In [7]:
import warnings
warnings.filterwarnings('ignore')
import numpy as np
import pandas as pd
pd.set_option('display.max_columns', 100)
import requests
from IPython.display import clear_output
from tqdm.notebook import tqdm
import datetime

In [8]:
start_date = '2007-10-06'
end_date = '2021-02-17'

### API抓資料

In [19]:
d_api = {}
d_i = 0 
since_date = start_date
while since_date < end_date:
    
    get_beatmaps = requests.get('https://osu.ppy.sh/api/get_beatmaps?k=13a36d70fd32e2f87fd2a7a89e4f52d54ab337a1&m=0&since='+since_date).json()
    clear_output()
    for i in get_beatmaps:
        d_api[d_i] = i
        d_i = d_i+1
    last_date = i['approved_date']
    since_date = datetime.datetime.strptime(last_date, '%Y-%m-%d %H:%M:%S').strftime('%Y-%m-%d')
    print(since_date)
    
df_api  = pd.DataFrame.from_dict(d_api, "index")
df_api = df_api.drop_duplicates(['beatmapset_id','beatmap_id'], keep='first') # 去重複
df_api = df_api.loc[df_api.approved_date <= end_date]  # 固定時間
clear_output()

beatmapset_counts = len(df_api.beatmapset_id.value_counts())
first_ranked_date = df_api.head(1).approved_date.values[0]
last_ranked_date = df_api.tail(1).approved_date.values[0]

print('Done!')
print(str(beatmapset_counts)+' mapsets ')
print(str(first_ranked_date) + ' to ' + str(last_ranked_date))

Done!
21388 mapsets 
2007-10-06 17:46:31 to 2021-02-16 23:02:02


### 整理

In [52]:
# Rank & Love
df_rank_map = df_api.loc[(df_api.approved=='1')|(df_api.approved=='4')]
df_rank_map['status'] = df_rank_map.approved.map({'1':'Rank','4':'Love'})
#print(df_rank_map.status.value_counts())


print('clean data....')
# 難度
df_rank_map['difficulty_rating'] = df_rank_map['difficultyrating'].apply(lambda x:'Easy'   if float(x)<2              else(
                                                                                  'Normal' if float(x)>=2   and float(x)<2.7 else(
                                                                                  'Hard'   if float(x)>=2.7 and float(x)<4   else(
                                                                                  'Insane' if float(x)>=4   and float(x)<5.3 else(
                                                                                  'Expert' if float(x)>=5.3 and float(x)<6.5 else'Expert+')))))

# 類別ID轉名稱
df_rank_map['genre_id'] = df_rank_map.genre_id.map({'1':'Unspecified',
                                                    '2':'Video Game',
                                                    '3':'Anime',
                                                    '4':'Rock',
                                                    '5':'Pop',
                                                    '6':'Other',
                                                    '7':'Novelty',
                                                    '8':'Hip Hop',
                                                    '9':'Electronic',
                                                    '10':'Metal',
                                                    '11':'Classical',
                                                    '12':'Folk',
                                                    '13':'Jazz'})

# 語言ID轉名稱
df_rank_map['language_id'] = df_rank_map.language_id.map({'1':'Unspecified',
                                                          '2':'English',
                                                          '3':'Japanese',
                                                          '4':'Chinese',
                                                          '5':'Instrumental',
                                                          '6':'Korean',
                                                          '7':'FrenchItalian',
                                                          '8':'German',
                                                          '9':'Swedish',
                                                          '10':'Spanish',
                                                          '11':'Polish',
                                                          '12':'Russian',
                                                          '14':'Other'})

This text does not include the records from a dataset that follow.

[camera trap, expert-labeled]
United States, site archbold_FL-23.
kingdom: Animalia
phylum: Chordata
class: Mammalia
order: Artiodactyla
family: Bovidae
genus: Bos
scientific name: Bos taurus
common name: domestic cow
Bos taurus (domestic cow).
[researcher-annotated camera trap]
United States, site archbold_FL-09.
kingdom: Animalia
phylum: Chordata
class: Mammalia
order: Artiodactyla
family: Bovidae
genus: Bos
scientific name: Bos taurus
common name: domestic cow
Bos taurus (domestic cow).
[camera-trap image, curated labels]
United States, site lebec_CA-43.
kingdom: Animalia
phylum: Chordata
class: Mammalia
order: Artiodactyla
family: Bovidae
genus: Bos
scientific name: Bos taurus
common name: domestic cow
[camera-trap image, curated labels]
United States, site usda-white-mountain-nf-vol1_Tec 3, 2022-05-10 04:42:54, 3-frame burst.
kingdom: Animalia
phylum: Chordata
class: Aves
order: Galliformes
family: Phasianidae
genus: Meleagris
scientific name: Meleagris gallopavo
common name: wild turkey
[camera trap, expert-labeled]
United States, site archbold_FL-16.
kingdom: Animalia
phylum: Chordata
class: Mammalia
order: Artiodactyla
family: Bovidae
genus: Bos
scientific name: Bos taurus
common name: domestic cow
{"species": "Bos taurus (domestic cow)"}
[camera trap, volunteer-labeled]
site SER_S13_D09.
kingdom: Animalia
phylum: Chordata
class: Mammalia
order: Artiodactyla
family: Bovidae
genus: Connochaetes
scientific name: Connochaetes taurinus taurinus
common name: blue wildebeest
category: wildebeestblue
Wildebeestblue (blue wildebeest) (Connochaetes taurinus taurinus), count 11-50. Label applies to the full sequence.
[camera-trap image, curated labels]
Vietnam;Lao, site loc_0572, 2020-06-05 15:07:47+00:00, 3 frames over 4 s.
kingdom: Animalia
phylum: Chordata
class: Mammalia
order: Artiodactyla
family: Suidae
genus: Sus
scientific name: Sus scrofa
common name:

# 將title和artist的unicode遺失值用英文補齊
df_rank_map['artist_unicode'] = df_rank_map['artist_unicode'].fillna(df_rank_map['artist'])
df_rank_map['title_unicode'] = df_rank_map['title_unicode'].fillna(df_rank_map['title'])

# 類別、語言 補遺失值
df_rank_map['genre_id'] = df_rank_map['genre_id'].fillna('Unspecified')
df_rank_map['language_id'] = df_rank_map['language_id'].fillna('Unspecified')

# 指定所需欄位
df_rank_map_overview = df_rank_map[['beatmapset_id','beatmap_id',
                                    'genre_id','language_id','status',
                                    'title_unicode','artist_unicode',
                                    'approved_date',
                                    'version','difficulty_rating',
                                    'creator_id',
                                    'favourite_count','playcount']] 
# 欄位資料型態
df_rank_map_overview = df_rank_map_overview.astype({'beatmapset_id':'int64',
                                                    'favourite_count':'int64',
                                                    'playcount':'int64'})
df_rank_map_overview['approved_date'] = pd.to_datetime(df_rank_map_overview['approved_date'], format='%Y-%m-%d %H:%M:%S')

# groupby
df_rank_mapset_overview = df_rank_map_overview.groupby('beatmapset_id').agg({'beatmap_id':'count',
                                                                             'status':'min',
                                                                             'genre_id':'min',
                                                                             'language_id':'min',
                                                                             'title_unicode':'min', 
                                                                             'artist_unicode':'min',
                                                                             'creator_id':'min', 
                                                                             'approved_date':'min', 
                                                                             'favourite_count':'min',
                                                                             'playcount':'sum'}).reset_index(drop=False)

clean data....


In [None]:
# API找出麻婆國籍 並統一使用者名稱
def get_country_username(creator_id):
    try:
        q = requests.get('https://osu.ppy.sh/api/get_user?k=13a36d70fd32e2f87fd2a7a89e4f52d54ab337a1&u='+creator_id).json()[0]
        q_country = q.get('country')
        q_username = q.get('username')        
        return [q_country, q_username]
    except:
        return [np.nan, np.nan]


print('add country and username ....')
df_country = df_rank_mapset_overview[['creator_id']].drop_duplicates('creator_id', keep='first')
creator_id_list = df_country.creator_id.to_list()
country_username_list = []
for creator_id in tqdm(creator_id_list):
    country_username_list.append( get_country_username(creator_id) )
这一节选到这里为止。